加藤詔士先生(英国教育史・日英交流史)との出会い2020/08/10 07:09

 加藤詔士名古屋大学名誉教授とは、2016年に弘前へ行った福澤諭吉協会の旅行でご一緒した。 。 どういう方か知らずに、「等々力短信」をお送りするようになった。 折に触れ、温かい感想をお寄せ下さる有難い読者である。 ご専門は、英国教育史、日英交流史で、神戸商科大学教授、名古屋大学教授、愛知大学教授を歴任された。 実は今年の3月、この日記に[昔、書いた福沢シリーズ]12日の「福沢索引2006年5月のブログ・W・K・バルトン生誕150年[昔、書いた福沢233]」を準備していたら、2006年5月13日「日本の公衆衛生の父」バルトン記念の会<小人閑居日記 2006.5.15. >に、13日、目黒の東京都庭園美術館の新館ホールで「W・K・バルトン生誕150年記念講演会」で、加藤詔士先生のご講演を引用した記述が出てきた。 弘前の旅行でお目にかかる10年前に、ご講演を聴いていたわけで、うっかりしていたことに驚いたのだった。

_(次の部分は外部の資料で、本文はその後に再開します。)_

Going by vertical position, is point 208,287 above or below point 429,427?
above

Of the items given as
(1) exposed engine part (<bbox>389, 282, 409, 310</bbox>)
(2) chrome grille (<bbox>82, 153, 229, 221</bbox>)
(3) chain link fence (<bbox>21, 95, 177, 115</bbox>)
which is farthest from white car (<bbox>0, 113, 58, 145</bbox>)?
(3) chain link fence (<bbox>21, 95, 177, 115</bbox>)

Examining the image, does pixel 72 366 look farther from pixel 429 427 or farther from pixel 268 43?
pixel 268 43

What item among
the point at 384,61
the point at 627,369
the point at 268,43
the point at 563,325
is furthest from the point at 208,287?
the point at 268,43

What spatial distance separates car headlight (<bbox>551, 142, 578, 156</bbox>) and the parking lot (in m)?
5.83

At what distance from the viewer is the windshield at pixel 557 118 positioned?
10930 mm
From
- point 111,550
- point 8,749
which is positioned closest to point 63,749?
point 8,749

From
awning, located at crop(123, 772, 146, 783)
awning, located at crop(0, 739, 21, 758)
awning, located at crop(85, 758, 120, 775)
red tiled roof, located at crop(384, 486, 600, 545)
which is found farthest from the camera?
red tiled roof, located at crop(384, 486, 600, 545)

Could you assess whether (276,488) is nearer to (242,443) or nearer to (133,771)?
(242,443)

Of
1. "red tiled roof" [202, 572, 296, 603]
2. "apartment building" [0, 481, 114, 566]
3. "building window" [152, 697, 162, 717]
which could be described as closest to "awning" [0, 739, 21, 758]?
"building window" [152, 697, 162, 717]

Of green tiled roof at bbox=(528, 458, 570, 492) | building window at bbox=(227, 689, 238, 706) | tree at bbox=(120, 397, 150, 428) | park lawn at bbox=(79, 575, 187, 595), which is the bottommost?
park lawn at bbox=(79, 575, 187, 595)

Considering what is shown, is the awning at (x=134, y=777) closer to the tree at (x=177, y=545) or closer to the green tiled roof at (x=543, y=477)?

 先日、短信、戦国時代の日本と世界史、『二十四の瞳』(教職課程を教えておられた頃、小説と映画を紹介なさったそうで)への感想とともに、季刊誌と論文の抜刷を送って下さった。 2020年6月大林組発行の『季刊大林No.60技術者Engineers』と、日本英学史学会『東日本英学史研究』第19号2020年抜刷「「お雇い教師」研究の再構成」、名古屋大学大学文書資料室ニュース第37号2020年3月「お雇い医学教師ローレツ先生記念コンサート―オーストリアの古城で日澳交流―」である。 『季刊大林』は、写真が多数入った立派な本で、加藤詔士先生の「ヘンリー・ダイアー エンジニア教育の創出」が載っている。